Lawns, pavilions, sandwiches & a cup of tea
There are extensive well-kept lawns, pavilions, an Octagon Conservatory, fernery, banks of Burmese, Chinese & Japanese bamboos & numerous flower borders with cannas, hibiscus, chrysanthemums, croton & colourful bougainvillaea. You will see unusual exotic species, especially palms (Palmyra, talipot, royal, cabbage) & Ficus elastica (latex-bearing fig or "Indian rubber tree" with buttress roots), an amazing avenue of drunken looking pines & some magnificent old specimens trees. In all, there are about 4000 labelled species.
Cannonball avenue
Cannonball Avenue is lined with beautiful cannonball trees, wreathed in creepers from which hang the large, round fruits. These Sal trees are loved by the Sinhalese. The flowers have a singular shape: a tiny stupa shaped bud in the centre is shaded by a cobra like hood & surrounded by tiny florettes which resemble a crowd of worshipers. It is believed Prince Siddhartha (who was to become Gautama Buddha) was born in a park of Sal trees called Lumbini, near the Sakyan kingdom of Kapilavastu in then north India, now the southern region of Nepal.
Talipot palms
Talipot palms are the easiest to identify with its enormous leaves. The talipot palm is one of Sri Lanka's botanical celebrities, an arboreal oddity which flowers just once in its lifetime, after about forty years, producing the largest cluster of flowers in the world. In Kandyan times the enormous leaves reaching a height of 10 m were used to make tents by sewing a couple of leaves together. "One single Leaf being so broad & large, that it will cover some fifteen or twenty men, & keep them dry when it rains" wrote Robert Knox. Talpot leaves were utilized to produce fine ultra long lasting solid parchments called Ola, in Sri Lanka & India as early as in 500 BC. Young talipot leaves were boiled, dried in the sun, exposed to dew & smoothed & stretched. The treated leaves were then engraved with writing using steel stylus to cut in the characters.
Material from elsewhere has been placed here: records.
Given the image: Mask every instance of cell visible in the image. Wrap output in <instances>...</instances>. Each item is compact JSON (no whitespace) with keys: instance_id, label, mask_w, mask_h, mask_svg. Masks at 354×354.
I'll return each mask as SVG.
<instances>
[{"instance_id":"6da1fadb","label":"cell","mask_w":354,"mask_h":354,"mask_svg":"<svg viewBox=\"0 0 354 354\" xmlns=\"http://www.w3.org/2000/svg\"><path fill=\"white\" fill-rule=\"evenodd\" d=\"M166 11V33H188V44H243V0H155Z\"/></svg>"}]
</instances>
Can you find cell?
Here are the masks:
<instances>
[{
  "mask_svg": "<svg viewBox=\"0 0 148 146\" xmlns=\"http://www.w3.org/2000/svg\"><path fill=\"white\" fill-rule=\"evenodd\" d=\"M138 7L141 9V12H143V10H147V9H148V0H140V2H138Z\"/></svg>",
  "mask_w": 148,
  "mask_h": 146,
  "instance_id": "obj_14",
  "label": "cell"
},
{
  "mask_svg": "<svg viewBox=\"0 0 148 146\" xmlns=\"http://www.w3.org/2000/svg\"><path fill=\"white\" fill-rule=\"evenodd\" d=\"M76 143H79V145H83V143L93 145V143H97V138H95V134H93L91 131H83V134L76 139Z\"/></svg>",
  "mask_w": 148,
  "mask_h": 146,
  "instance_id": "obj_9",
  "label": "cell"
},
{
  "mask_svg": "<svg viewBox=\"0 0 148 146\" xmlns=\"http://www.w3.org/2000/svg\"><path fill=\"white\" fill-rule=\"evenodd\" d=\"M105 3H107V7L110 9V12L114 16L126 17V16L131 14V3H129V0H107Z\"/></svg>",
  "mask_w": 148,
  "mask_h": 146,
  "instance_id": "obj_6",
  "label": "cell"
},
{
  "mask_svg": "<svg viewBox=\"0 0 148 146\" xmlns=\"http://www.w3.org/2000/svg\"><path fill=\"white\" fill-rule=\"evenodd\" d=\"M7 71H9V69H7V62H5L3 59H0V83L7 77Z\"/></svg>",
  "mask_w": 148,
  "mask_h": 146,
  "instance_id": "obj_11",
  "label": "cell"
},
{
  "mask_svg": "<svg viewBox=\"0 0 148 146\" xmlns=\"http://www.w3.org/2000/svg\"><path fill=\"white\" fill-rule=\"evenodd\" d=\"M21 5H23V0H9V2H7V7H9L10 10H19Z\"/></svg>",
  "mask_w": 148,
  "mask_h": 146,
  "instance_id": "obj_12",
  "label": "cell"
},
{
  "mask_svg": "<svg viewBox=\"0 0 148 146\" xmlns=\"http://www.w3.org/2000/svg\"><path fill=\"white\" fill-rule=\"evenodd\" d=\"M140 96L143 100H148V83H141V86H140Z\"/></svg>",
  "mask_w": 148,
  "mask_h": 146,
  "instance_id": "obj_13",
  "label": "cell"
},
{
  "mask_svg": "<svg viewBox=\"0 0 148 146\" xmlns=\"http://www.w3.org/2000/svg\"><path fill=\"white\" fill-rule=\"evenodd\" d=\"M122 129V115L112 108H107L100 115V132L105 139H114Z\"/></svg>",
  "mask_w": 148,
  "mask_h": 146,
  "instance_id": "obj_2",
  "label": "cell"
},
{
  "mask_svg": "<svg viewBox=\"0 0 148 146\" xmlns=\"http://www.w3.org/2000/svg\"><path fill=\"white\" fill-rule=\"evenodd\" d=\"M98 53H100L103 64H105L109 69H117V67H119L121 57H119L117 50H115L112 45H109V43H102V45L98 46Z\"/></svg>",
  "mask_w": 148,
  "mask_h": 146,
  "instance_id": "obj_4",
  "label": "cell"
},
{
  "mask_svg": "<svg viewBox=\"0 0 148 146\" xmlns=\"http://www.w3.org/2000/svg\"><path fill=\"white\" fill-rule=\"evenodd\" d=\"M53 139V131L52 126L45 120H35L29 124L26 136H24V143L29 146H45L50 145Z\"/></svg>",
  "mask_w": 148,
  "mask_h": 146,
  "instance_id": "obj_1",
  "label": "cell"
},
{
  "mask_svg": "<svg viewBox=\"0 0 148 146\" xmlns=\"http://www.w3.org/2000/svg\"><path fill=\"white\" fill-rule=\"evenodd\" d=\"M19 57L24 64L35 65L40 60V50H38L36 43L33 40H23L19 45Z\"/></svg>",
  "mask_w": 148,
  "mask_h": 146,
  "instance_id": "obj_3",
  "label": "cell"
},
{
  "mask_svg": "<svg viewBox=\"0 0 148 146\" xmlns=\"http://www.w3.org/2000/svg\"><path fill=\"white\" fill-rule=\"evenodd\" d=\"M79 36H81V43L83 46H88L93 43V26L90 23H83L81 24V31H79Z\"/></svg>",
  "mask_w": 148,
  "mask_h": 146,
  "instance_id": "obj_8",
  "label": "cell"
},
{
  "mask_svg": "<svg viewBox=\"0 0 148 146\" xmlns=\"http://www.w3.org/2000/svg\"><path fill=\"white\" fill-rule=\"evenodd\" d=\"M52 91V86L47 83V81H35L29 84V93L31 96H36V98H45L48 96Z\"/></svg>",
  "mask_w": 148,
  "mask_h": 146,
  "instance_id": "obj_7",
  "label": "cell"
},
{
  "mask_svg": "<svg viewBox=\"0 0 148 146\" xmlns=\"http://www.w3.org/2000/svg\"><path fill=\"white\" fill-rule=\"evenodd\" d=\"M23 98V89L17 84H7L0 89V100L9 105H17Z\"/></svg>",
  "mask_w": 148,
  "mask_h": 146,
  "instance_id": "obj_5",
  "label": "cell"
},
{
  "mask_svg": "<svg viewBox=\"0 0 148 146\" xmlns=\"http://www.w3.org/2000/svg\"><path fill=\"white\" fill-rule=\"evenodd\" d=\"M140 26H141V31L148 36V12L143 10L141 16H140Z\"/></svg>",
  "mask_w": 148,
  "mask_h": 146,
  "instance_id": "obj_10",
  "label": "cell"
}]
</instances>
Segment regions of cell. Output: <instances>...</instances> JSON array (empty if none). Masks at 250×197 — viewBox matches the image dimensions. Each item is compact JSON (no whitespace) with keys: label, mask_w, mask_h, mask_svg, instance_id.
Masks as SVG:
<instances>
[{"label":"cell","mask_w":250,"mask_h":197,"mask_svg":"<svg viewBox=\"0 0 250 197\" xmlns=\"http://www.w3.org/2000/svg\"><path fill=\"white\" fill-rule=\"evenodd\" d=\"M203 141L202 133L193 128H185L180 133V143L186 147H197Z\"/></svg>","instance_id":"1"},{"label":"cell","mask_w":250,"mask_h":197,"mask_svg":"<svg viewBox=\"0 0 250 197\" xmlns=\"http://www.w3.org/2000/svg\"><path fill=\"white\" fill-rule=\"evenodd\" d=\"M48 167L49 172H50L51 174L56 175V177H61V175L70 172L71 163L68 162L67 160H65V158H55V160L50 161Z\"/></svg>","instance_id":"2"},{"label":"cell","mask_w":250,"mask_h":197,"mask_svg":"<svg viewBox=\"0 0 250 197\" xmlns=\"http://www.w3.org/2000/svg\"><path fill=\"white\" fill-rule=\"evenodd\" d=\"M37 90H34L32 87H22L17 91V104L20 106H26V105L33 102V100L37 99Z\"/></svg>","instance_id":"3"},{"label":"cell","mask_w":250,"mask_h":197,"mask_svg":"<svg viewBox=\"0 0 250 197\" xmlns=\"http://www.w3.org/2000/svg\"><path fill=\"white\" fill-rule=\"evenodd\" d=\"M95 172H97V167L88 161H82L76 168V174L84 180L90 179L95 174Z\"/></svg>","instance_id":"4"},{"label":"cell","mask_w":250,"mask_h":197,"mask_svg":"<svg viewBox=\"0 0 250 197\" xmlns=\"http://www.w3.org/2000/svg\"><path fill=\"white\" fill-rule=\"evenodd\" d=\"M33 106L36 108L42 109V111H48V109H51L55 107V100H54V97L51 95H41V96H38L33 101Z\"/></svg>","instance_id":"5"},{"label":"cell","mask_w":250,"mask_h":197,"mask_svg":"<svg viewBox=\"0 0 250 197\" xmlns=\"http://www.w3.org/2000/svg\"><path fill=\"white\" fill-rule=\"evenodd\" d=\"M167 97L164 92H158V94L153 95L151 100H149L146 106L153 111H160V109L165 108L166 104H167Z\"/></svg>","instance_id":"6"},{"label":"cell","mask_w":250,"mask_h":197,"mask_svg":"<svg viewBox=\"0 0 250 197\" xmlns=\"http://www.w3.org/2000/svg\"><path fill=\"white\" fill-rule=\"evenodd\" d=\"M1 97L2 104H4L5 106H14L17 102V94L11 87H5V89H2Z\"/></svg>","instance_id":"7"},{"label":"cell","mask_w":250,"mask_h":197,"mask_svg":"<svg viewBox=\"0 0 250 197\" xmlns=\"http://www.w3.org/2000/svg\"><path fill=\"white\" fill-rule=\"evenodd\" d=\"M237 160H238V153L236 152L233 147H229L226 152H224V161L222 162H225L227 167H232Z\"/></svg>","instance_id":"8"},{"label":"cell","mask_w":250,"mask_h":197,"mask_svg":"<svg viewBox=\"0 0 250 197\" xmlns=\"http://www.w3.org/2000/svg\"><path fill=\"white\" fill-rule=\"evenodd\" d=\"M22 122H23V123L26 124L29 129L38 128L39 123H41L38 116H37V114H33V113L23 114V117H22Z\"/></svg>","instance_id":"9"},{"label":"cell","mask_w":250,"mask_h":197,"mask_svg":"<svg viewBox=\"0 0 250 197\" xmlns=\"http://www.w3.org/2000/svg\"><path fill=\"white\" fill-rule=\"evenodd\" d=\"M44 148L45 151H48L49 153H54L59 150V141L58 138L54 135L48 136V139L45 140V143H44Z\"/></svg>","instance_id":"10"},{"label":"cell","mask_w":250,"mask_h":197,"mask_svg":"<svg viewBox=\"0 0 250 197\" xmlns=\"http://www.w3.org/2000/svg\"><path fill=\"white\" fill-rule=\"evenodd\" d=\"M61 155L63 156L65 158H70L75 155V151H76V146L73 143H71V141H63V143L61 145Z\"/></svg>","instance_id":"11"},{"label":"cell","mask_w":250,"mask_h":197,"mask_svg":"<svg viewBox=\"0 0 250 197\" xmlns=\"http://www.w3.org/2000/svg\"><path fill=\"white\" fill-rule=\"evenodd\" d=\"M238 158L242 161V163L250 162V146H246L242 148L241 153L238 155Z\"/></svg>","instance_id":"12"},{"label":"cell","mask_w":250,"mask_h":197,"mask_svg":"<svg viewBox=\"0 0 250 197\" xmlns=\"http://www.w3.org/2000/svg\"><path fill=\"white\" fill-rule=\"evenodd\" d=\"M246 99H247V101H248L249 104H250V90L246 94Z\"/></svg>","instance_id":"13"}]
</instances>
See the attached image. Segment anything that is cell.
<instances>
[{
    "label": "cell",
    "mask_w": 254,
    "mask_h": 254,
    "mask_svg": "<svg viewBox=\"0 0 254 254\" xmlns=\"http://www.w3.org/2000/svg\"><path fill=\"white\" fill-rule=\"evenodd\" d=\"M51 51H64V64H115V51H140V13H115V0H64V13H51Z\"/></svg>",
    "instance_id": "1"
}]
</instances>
Then the engraved leaf was smeared with ink made out of a resin blended with finely powdered charcoal. The great chronicle of Sri Lanka (Mahawamsa) & all other ancient books were written on these treated, cut & loosely bound talipot palm-leaf parchments.
Artificial lake
In the centre of the Gardens is an artificial lake with water plants including the giant water lily & papyrus reeds. Beside the lake is a white-domed rotunda commemorates George Gardener, the Superintendent of the park during 1844-1849. Few Victorian travellers can have been so appropriately named as George Gardener (1812-1849), the botanist. Gardener collected thousands of specimens during his four years of explorations in Brazil & was responsible for importing rubber as well as cinchona. Both of these imports have been blessings to the island; rubber becoming a prime export & bark of cinchona tree producing anti malaria drug quinine.
Coco de Mer
One of the rarest plants in the world, Coco de Mer is on a path leading to this monument of Gardner. This plant has the largest & heaviest fruit or nut in the plant kingdom, weighing an average some10 - 20 kg. They take between five to eight years to mature & are surprisingly productive. It is not unusual to have 20 nuts on a tree. They are all carefully numbered. Native Coco de Mer are only found in Praslin, an island in the Seychelles. Strolling along the path we reach lily tank which is surrounded by giant bamboo, some 40m tall that grows 2-3 cm a day.
Suspension Bridge
Halfway around River Drive is the Suspension Bridge across the River Mahaweli, which takes us to the School of Tropical Agriculture at Gannoruwa, where research is carried out into various important spices & medicinal herbs as well as into tea, coffee, coca, rubber, coconuts & varieties of rice & other cash crops.